I use Firefox and Transliterator extension. Once configured, works like a charm, even in "Find" and "Search" dialogs: just select text and hit [Alt+]Ctrl+Shift+Q for forward/backward transliteration.

IKI prevodilac has a wide variety of options, including ekavian-ijekavian, Cyrillic-Latin, foreign names transliteration etc. I think that it has an option to transliterate whole web pages somewhere.

There are lot of resources around, but I find those two most practical.


----------



## Diaspora

I don't travel to Serbia but I've noticed that in the Serb Republic of Bosnia most private organizations/businesses use the Latin alphabet while government/educational/religious institutions prefer the Cyrillic. Personally, I think Latin should be officially removed from the Serbian language. Bosnian officially retains Cyrillic too but I have never seen it used.
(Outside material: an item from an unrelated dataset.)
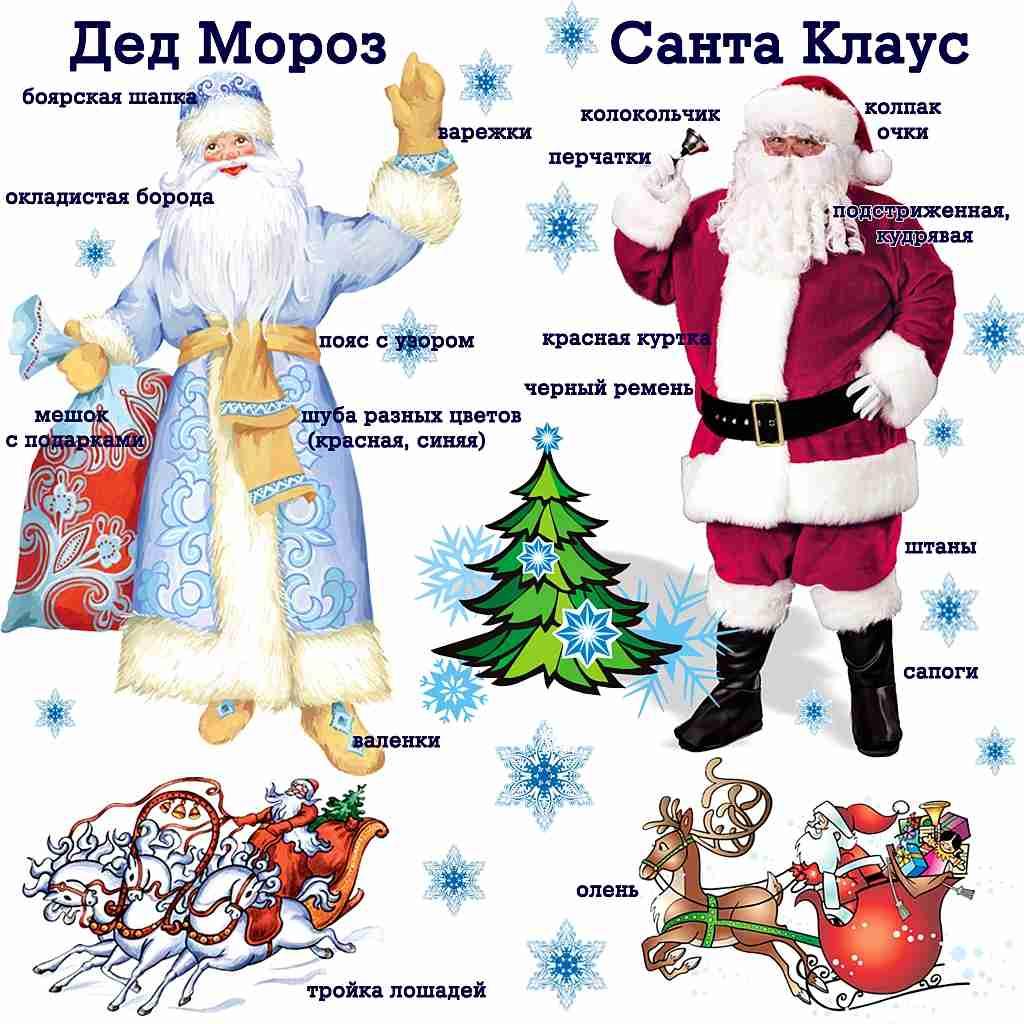 F:\все материалы для защиты 1 категории Настя\Работа с родителями\Классный час Сказочное рождество\санта клаус и дед мороз.jpg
Kurdish is written in Latin or Arabic script.


----------



## Duya

Diaspora said:


> Personally, I think Latin should be officially removed from the Serbian language.



However, luckily, we're not North Korea. People find it convenient, use it,  where's the problem?


----------



## Pajapatak

Duya said:


> People find it convenient, use it,  where's the problem?


----------



## mmbata

Diaspora said:


> Personally, I think Latin should be officially removed from the Serbian language.



Thanks God it won't happen.


----------



## Budspok

Why in the first place had Latin script been intrpduced in Serbia?


----------



## Duya

It gained currency when Serbia entered Yugoslavia, particularly after WW2. Press, books and packagings were printed for the whole country's market, often in Belgrade; companies were operating across the country; people migrated. There was a rather strong sense of unity, so the choice of script "didn't matter much". While the two scripts were theoretically on equal footing, Latin spread more easily eastwards than Cyrillic in the other way round.


----------



## Johnny Milutinović

Diaspora said:


> Personally, I think Latin should be officially removed from the Serbian language.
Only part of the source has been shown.